Peeking out again, I saw The Cloisters—the museum of medieval art that sits on a hilltop in Fort Tryon Park, at the northern end of Manhattan. Aaron put his arm around me and held me tight against the carpet as we banked and glided down toward the castle-like cluster of buildings. We landed with a gentle bump in the high garden overlooking the river.
The still air was mild after the wind of our flight. The moon made the bare trees look as if they’d been cast in silver. Shadows played across Aaron’s face, emphasizing his cheekbones. His lips were a beautiful shape.
He brought out a thermos. “Want some cocoa?”
“Sure, thanks.”
I sniffed at my cocoa. There was something in it besides chocolate. Cinnamon? No, vanilla? Not quite . . . “What is this smell?” I asked. “You didn’t enchant the cocoa, did you?”
He gave an evil chuckle. “What, you’re worried it’s my secret aphrodisiac? And now that I’ve got you alone . . .”
My heart pounded. I hit him on the shoulder. “Come on, what is it really?”
“Ginger.”
“Oh.”
We sipped in silence for a while, watching the lights across the river.
“So what did you really leave as a deposit?”
“My ambition.”
“You? Never.”
“My sense of t-t-timing?”
I shook my head. “Uh-uh.”
“My most precious memory—of the moment I met you?”
“Fine, don’t tell me.”
He put down his cocoa mug, took the empty mug out of my hand, and put it down. He leaned forward—much too far forward—and fell, taking me down with him. “My sense of balance,” he whispered into my hair.

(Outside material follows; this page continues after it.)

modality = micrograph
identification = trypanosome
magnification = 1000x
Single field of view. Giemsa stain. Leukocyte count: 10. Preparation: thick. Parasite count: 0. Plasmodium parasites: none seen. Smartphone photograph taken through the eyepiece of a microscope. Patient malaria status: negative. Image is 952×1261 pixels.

I pushed at him. “Ow, get off, you’re on my arm.”
He shifted his weight but didn’t move away. “My inhibitions,” he whispered into the other ear.
Then he kissed me.
He tasted of chocolate and ginger and apples. Spring air, books. New grass. Magic.
“Hey, you’re not bad at that,” I said.
“Neither are you.”
He kissed me again. Then I kissed him.